All those antics combined to make Machado a sort of postseason villain, though he also displayed the incredible talent with the bat and glove that has made him one of the best players in baseball.
But while time supposedly heals all wounds, the "Johnny Hustle" comments have lingered into the offseason, with former players — A.J. Pierzynski being one of them — joining the ranks of those unhappy with an apparent non-hustler. Hence, perhaps, the need for Machado to clear things up, which he did in an interview with MLB.com's Mark Feinsand.
"When I was asked that question, I was definitely on the defensive, and I was wrong to answer it the way that I did, because looking back, it doesn't come across how I meant it," Machado said in the interview. "For me, I was trying to talk about how I'm not the guy who is eye wash. There's a difference between fake hustle for show and being someone who tries hard to win. I've always been the guy who does whatever he can to win for his team.
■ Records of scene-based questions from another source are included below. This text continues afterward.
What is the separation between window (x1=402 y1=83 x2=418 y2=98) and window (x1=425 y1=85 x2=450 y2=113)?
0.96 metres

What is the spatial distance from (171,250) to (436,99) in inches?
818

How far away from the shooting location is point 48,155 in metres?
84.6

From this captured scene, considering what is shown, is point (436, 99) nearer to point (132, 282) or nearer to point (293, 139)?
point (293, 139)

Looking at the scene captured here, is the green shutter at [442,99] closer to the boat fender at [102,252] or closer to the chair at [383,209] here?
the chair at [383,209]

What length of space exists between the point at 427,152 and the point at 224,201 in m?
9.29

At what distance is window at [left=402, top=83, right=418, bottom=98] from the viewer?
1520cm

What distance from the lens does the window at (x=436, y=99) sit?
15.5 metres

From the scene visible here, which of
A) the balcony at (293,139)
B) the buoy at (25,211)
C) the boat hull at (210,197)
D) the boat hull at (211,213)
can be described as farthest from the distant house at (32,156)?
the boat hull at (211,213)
"But I know how I said it and how that came across, and it's something I take responsibility for. I look forward to talking with each GM and owner that we meet with about that, or any other questions they have."
Again, there's no knowing how Machado's words and actions impacted the thinking of general managers and front offices. Teams have been known to value on-field production over players' perceived attitudes in the past. Only New York Yankees owner Hal Steinbrenner, whose team seem to be one of the most likely landing spots for Machado, has had something to say about Machado's comments, specifically "that ain't going to sell where we play baseball."
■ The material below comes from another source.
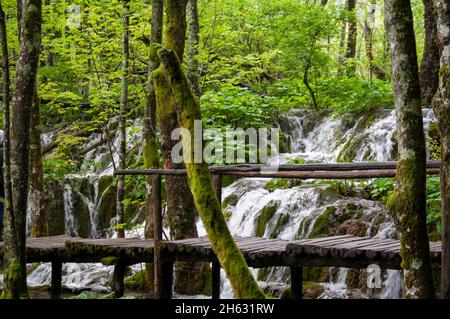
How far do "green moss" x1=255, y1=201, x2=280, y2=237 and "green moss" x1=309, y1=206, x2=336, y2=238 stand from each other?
0.97m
But for the White Sox, specifically, it has made for an interesting situation. Vocal fans on Twitter long coveted Machado to be the big-money addition to the White Sox rebuilding effort, but the tone changed noticeably during the playoffs, with fans much preferring the South Siders shop elsewhere (and the rumor connecting them to Bryce Harper probably helped). And then there's manager Rick Renteria, who while he would surely appreciate the addition of a talent like Machado to his roster, made many a decision during the 2018 season to bench his players for not hustling out ground balls, pop ups and line outs. How would Machado fit into that culture, which the White Sox praise at every opportunity and committed to enough to give Renteria a contract extension?
Of course, it's important to remember that those poorly worded comments about hustling are hardly the only blemish in Machado's otherwise sensational career. He's had several on-field incidents that ended in the throwing of helmets and bats, and he had an infamous spikes-up slide into Boston Red Sox second baseman Dustin Pedroia. His feud with the Red Sox — who just last month defeated him and his Los Angeles Dodgers in the World Series — even featured former White Sox pitcher Chris Sale delivering some pitches, let's say, well outside the strike zone.
It makes complete sense that a guy aiming to receive one of the richest contracts in baseball history would try to go on the PR offensive, and it's also believable that those original comments didn't tell the whole story about Machado's approach to the game. The results, of course, speak for themselves, and the four All-Star selections, three top-10 MVP finishes and two Gold Gloves all came before his career year in 2018: a .297/.367/.538 slash line with 37 home runs and 107 RBIs, all career highs.
But whether it's to front offices or just fans, Machado feels he's got some clarifying to do. Maybe he won't be "Johnny Hustle" anytime soon, but he's out to prove he's far from the opposite.